Richenda of Marley…Bran Coris’s wife. What perverse quirk of fate could have brought them together on the Dhassa road only to forever part them here, within Dhassa walls? Richenda of Marley—God, how could he have been so imperceptive?
He cleared his throat nervously and bowed again in acknowledgement, further masking his discomfiture with a slight cough.
“Ah, the lady and I have already met, after a fashion, Sire. A few months ago, I helped free her ladyship’s coach from the mud outside Saint Torin’s. I was—ah—in disguise at the time. She could not have known who I was.”
“Nor he, I,” Richenda murmured, lifting her chin bravely but not meeting Morgan’s eyes.
“Oh,” said Kelson. His glance flicked from one to the other, trying to read the meaning of Morgan’s odd reaction more plainly, but then he gave it up with a bright smile.

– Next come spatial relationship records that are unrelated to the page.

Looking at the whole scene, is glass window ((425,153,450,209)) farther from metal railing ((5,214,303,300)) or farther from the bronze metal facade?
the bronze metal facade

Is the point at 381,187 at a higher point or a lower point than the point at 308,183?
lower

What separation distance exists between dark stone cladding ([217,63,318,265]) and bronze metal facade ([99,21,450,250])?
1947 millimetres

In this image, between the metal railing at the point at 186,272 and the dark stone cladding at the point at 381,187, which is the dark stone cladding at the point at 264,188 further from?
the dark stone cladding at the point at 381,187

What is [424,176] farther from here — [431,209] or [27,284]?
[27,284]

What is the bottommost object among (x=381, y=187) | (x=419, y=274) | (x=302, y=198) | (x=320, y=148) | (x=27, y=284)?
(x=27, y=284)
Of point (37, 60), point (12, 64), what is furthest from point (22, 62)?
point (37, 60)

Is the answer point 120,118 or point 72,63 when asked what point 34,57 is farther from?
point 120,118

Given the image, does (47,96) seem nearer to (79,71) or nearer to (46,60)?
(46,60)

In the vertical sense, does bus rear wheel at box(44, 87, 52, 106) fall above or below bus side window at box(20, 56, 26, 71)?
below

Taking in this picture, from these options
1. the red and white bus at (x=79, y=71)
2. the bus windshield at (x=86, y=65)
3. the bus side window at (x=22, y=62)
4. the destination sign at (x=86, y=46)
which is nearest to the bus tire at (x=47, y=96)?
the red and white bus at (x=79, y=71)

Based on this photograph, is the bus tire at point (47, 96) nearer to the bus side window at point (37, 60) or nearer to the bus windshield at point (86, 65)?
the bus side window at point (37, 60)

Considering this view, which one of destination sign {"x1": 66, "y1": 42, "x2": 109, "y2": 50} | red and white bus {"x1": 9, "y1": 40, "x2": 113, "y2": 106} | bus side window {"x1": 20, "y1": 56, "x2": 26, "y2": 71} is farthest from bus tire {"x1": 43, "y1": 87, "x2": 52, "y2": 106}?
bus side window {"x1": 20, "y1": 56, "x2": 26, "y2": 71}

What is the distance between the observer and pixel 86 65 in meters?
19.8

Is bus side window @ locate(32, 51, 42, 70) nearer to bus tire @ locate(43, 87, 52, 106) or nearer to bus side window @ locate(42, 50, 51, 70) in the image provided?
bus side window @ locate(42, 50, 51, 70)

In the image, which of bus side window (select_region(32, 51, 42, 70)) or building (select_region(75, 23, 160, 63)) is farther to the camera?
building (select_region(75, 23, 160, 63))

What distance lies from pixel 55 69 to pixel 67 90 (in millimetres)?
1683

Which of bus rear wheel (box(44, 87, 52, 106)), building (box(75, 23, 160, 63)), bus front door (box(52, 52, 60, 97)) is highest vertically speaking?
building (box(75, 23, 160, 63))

“Well, I am pleased to hear that you were being chivalrous even in disguise, Morgan. My lady, if you will pardon us, we must take our leave of you now. My Lord Alaric and I have other duties that require our attention. Besides, I imagine that you will wish to be alone for a while now. Please do not hesitate to call on me, if I may be of any assistance.”
“You are very kind, Sire,” Richenda murmured, dropping a deep curtsy and lowering her eyes once more.
“Ah—yes. Morgan, shall we go?”
“As you will, my prince.”
“A moment, Sire.”
Kelson turned to find the lady staring at him hopefully.
“Is there something else, my lady?”
Taking a deep breath, Richenda moved a few steps closer to him, her hands clasped nervously at her waist, then sank to her knees before him and bowed her head. Kelson gl
anced at Morgan in astonishment and question.
“Sire, grant me a boon, I beseech you.”
“A—a boon, my lady?”
Richenda raised her eyes to meet Kelson’s. “Yes, Sire. Permit me to go with you to Cardosa. Perhaps I can talk to Bran, persuade him to give up this folly—if not for me, then for our son.”
“Go with us to Cardosa?” Kelson echoed, casting Morgan a frantic plea for help. “My lady, that is not possible. An army is—no place for a woman of gentle birth. Nor would I expose you to the dangers of battle, even were suitable accommodations available. We are going to war, my lady!”
Richenda lowered her eyes but made no attempt to get to her feet. “I am aware of the problems, Sire, and I am willing to endure a few hardships. It is the only way that I can attempt to atone for my husband’s treason. Please, do not deny me, Sire.”
Kelson glanced at Morgan again for guidance, but the general would not look at him, was staring absorbedly at the parquet floor beneath his boots. For just an instant, Kelson had the fleeting, inexplicable impression that Morgan wanted him to acquiesce, though Morgan certainly had said nothing to indicate it. Kelson looked at Richenda again, kneeling quietly before him, then reached out his hands to take hers and raise her up. He would make one final attempt to dissuade her.
“My lady, you cannot know what you ask. It would not be seemly. For you to travel unchaperoned with an army…”
“I could travel under the protection of Bishop Cardiel,” she said earnestly. “Perhaps you were not aware of it, Sire, but Cardiel is my mother’s uncle. Under the circumstances, I think he would not object.”
“He is a fool, then,” Kelson murmured. He glanced aside, briefly considering, then up at the lady’s face with a resigned expression.
“Morgan, have you any major objections?”
“Only the usual ones, my prince,” Morgan said quietly, not meeting his eyes. “And the lady seems to have dispensed with those.”
Kelson sighed and then nodded. “Very well, my lady, I give you my leave to go, on the condition that Bishop Cardiel will consent. We leave at first light, but a few hours from now. Can you be ready?”